I had to season my new AMPS today, so the grill was on, and me being the kind of person to to waste an opportunity, I'm making an appetizer.

1 baking pan








Corn tortilla inserted







A couple lbs of shredded Mexican mix cheese, a pound or so of cocktail shrimp, and some canned salsa (I don't know where the assembly pics went)..







topped with a sacrificial tortilla to keep in the heat and keep out a little of the smoke, I know, that's a sin.







On to the grill







Off to bake for a couple hours behind a beer can bird... that may explain the missing pictures, and an old school foil pack full of hickory chunks.

Now to wait an hour or so to get the cheesey goodness.


----------



## slownlow (Jan 27, 2012)

Man  great start !


----------



## teeznuts (Jan 27, 2012)

I'm dying to see how this turn out.


----------



## mballi3011 (Jan 27, 2012)

Now I to want to see this one and I'm sure that it will be fabulous.
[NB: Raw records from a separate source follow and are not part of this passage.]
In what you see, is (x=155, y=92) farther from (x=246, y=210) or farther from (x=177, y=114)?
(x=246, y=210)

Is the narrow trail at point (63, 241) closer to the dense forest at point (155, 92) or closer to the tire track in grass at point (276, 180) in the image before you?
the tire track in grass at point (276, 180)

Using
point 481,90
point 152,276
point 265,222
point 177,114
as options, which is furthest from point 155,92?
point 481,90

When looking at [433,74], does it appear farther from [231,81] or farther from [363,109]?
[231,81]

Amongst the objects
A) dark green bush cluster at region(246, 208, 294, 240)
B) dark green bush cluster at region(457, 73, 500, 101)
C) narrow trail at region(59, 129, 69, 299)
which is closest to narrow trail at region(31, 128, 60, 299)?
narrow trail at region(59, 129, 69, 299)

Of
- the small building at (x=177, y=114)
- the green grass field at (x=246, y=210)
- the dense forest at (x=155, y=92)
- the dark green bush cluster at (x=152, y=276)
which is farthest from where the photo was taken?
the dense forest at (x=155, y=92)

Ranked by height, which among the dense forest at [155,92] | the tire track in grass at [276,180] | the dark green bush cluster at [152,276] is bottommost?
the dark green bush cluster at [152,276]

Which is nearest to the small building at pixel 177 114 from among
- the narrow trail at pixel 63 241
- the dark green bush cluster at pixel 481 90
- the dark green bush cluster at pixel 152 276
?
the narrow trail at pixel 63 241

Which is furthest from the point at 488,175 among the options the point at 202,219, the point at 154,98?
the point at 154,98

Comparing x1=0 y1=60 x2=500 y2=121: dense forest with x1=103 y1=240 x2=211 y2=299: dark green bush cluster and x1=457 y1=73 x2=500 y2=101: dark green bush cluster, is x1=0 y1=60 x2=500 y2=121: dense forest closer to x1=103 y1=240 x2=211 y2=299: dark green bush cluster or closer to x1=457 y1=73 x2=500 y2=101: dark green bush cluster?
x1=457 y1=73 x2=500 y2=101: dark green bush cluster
I'm pretty how it will taste great.


----------



## SmokinAl (Jan 27, 2012)

Great start looking forward to the finale!


----------



## BGKYSmoker (Jan 27, 2012)

MMMMMMMM

That looks freaking good.


----------



## poopypuss (Jan 27, 2012)

Done on the grill!







Nice...and tasty!

Usually I leave it until it's completely brown, but I didn't eat all day.


----------



## teeznuts (Jan 27, 2012)

Looks killer! Do you dip chips in it or cut and eat like a pizza? or both?


----------



## chef jimmyj (Jan 27, 2012)

teeznuts said:


> Looks killer! Do you dip chips in it or cut and eat like a pizza? or both?


It does look great!...Seems kind of Dippy with all that cheese but with some adjustment it would make a tasty pizza...cool idea...JJ


----------



## poopypuss (Jan 27, 2012)

Chips

Tostito's  Scoops grab everything!


----------



## poopypuss (Jan 27, 2012)

That's a 9 inch baking pan (.98 at Wal-Mart), I guess my angle on the pics was off...


----------



## scarbelly (Jan 27, 2012)

Looks really good . How does the shrimp hold up after a couple of hours?


----------



## venture (Jan 27, 2012)

Looks super!

And super timing.  Just getting a cold cheese smoke started.

Good luck and good smoking.


----------